--- Task details ---
Please filter the entries for the word "birds" and copy every line that has it.

--- Input data ---
----

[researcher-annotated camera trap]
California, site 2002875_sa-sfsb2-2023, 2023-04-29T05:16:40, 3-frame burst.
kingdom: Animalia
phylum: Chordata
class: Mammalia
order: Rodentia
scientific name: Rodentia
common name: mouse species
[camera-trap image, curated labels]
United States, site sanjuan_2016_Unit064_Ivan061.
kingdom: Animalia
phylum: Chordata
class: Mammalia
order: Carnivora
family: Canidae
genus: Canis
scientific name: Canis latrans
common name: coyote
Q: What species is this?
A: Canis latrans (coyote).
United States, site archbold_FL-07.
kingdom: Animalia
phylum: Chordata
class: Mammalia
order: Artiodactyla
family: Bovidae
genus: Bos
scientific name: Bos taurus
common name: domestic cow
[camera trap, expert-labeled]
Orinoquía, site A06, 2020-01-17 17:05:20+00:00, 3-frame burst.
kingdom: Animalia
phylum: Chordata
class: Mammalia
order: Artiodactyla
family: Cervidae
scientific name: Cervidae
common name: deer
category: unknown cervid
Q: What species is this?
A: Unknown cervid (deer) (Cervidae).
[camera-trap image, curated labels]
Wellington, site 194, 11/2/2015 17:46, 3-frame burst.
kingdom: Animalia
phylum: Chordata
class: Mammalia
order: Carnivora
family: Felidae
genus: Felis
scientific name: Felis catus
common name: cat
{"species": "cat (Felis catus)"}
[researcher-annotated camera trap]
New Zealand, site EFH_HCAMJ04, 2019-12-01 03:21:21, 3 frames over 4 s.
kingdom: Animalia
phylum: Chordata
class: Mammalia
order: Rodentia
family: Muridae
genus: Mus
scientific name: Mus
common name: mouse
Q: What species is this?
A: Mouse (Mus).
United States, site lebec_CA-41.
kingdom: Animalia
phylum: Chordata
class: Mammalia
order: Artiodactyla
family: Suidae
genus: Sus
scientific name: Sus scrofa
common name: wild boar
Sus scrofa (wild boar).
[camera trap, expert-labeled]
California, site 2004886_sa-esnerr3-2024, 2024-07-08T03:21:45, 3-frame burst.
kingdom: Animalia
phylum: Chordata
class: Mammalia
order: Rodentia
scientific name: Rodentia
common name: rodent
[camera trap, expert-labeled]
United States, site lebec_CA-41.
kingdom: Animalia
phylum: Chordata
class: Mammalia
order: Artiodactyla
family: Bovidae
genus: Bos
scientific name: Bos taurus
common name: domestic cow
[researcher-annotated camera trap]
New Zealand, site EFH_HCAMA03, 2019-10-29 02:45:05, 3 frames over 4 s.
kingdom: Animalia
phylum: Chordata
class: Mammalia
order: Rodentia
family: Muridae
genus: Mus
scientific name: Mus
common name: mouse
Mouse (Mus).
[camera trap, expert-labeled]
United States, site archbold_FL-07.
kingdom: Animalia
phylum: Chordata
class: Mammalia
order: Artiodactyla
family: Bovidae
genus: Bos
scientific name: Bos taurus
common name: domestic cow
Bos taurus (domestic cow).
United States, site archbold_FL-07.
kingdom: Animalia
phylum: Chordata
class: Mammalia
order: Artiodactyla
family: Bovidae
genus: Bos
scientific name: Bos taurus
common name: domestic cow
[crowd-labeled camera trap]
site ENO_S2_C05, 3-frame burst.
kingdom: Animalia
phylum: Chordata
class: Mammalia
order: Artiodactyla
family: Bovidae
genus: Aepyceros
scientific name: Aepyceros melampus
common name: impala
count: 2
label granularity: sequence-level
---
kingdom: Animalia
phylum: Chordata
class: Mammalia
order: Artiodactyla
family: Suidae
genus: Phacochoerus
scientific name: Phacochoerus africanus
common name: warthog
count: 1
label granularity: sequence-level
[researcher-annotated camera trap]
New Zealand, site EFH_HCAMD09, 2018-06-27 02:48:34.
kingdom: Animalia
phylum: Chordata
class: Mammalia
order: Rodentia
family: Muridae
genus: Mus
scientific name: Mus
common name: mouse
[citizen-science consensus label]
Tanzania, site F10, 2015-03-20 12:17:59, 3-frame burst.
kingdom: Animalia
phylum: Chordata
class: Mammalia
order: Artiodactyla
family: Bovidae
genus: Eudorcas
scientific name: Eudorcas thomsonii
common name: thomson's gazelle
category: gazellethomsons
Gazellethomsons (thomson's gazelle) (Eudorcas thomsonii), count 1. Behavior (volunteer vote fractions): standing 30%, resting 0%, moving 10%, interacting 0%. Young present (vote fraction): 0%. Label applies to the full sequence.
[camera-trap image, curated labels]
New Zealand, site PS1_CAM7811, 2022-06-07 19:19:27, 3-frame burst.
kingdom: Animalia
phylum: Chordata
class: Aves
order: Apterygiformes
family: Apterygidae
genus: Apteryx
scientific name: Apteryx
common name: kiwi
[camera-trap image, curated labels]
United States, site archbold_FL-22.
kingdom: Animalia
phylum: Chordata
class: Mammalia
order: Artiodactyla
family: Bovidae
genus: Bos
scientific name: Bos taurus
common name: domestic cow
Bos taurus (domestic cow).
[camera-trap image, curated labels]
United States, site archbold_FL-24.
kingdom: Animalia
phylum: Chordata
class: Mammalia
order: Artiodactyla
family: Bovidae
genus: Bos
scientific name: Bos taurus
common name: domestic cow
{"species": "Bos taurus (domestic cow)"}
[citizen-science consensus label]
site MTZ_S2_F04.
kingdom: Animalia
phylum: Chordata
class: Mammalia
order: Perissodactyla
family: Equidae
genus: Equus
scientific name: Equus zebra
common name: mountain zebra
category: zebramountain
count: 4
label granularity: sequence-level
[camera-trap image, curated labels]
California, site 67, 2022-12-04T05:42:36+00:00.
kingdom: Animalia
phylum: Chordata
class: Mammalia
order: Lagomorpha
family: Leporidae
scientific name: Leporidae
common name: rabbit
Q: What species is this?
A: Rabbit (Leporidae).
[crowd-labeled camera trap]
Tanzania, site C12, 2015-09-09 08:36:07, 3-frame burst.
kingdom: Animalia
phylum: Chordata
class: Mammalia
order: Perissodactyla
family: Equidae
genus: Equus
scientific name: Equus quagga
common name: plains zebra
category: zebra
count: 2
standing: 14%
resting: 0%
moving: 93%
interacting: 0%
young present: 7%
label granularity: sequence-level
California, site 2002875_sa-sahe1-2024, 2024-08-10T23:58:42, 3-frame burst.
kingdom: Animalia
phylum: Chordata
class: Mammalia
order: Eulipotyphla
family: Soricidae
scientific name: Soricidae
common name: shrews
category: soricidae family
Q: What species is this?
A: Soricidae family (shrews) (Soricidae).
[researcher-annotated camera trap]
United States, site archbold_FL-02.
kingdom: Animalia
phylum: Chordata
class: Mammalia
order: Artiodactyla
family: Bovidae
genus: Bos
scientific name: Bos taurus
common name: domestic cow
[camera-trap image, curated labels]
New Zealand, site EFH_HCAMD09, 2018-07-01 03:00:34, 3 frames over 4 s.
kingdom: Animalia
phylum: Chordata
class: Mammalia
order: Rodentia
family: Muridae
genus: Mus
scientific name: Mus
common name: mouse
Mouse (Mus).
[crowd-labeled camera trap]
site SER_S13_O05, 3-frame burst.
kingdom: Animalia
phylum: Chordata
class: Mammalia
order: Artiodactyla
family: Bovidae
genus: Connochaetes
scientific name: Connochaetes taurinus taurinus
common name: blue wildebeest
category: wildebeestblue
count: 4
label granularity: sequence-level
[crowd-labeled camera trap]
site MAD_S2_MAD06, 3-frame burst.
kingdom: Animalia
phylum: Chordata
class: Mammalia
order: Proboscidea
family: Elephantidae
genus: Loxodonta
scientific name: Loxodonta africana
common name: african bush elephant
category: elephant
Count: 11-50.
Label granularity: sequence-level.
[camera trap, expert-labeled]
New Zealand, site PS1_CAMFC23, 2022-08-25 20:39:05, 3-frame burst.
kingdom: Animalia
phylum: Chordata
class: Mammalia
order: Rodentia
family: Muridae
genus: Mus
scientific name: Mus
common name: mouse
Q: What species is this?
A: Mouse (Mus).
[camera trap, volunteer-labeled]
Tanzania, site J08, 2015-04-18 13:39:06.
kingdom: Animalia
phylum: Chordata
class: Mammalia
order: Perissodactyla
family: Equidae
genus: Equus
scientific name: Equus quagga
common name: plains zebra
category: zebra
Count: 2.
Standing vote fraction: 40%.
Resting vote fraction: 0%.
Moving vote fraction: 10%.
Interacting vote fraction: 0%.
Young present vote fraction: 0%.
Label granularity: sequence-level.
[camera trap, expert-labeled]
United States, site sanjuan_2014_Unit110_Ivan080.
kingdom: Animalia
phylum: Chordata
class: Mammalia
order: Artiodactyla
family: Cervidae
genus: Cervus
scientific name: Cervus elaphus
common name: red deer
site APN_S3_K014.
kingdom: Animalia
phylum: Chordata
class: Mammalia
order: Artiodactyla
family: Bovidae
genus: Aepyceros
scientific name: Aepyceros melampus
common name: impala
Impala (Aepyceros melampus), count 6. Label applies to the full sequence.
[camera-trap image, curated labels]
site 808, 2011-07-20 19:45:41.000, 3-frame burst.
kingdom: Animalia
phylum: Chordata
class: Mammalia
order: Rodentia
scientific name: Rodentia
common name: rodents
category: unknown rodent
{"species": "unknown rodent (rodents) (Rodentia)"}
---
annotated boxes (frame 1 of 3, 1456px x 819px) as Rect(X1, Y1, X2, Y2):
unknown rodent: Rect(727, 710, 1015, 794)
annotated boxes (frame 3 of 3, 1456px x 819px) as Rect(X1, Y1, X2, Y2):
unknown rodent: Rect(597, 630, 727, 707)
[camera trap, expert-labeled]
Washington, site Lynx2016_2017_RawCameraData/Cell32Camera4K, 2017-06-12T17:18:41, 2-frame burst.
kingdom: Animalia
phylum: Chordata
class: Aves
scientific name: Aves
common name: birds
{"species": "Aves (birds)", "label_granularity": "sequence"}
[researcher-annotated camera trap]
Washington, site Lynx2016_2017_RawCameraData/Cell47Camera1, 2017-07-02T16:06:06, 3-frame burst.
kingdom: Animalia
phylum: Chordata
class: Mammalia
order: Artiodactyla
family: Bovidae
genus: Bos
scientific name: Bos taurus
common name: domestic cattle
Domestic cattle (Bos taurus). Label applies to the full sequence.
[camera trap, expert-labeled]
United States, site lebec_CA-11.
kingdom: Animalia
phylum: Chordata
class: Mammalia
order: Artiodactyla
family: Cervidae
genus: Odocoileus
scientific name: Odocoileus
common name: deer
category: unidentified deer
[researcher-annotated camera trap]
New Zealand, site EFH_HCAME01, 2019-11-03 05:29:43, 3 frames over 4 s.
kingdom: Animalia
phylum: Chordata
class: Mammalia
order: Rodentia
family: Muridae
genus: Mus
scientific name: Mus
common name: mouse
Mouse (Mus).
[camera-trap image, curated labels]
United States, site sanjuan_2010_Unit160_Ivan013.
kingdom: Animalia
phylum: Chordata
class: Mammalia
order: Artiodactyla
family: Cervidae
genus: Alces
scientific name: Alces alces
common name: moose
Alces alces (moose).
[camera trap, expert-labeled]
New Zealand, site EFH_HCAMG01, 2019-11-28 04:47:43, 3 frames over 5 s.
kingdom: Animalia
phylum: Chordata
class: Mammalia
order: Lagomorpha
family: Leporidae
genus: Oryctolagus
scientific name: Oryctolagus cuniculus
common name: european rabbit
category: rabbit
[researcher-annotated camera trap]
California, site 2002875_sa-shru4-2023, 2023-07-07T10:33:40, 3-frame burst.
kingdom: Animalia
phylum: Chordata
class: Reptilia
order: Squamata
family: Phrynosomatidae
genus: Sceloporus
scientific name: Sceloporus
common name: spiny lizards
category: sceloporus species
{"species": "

----

--- Exercise answer ---
common name: birds
{"species": "Aves (birds)", "label_granularity": "sequence"}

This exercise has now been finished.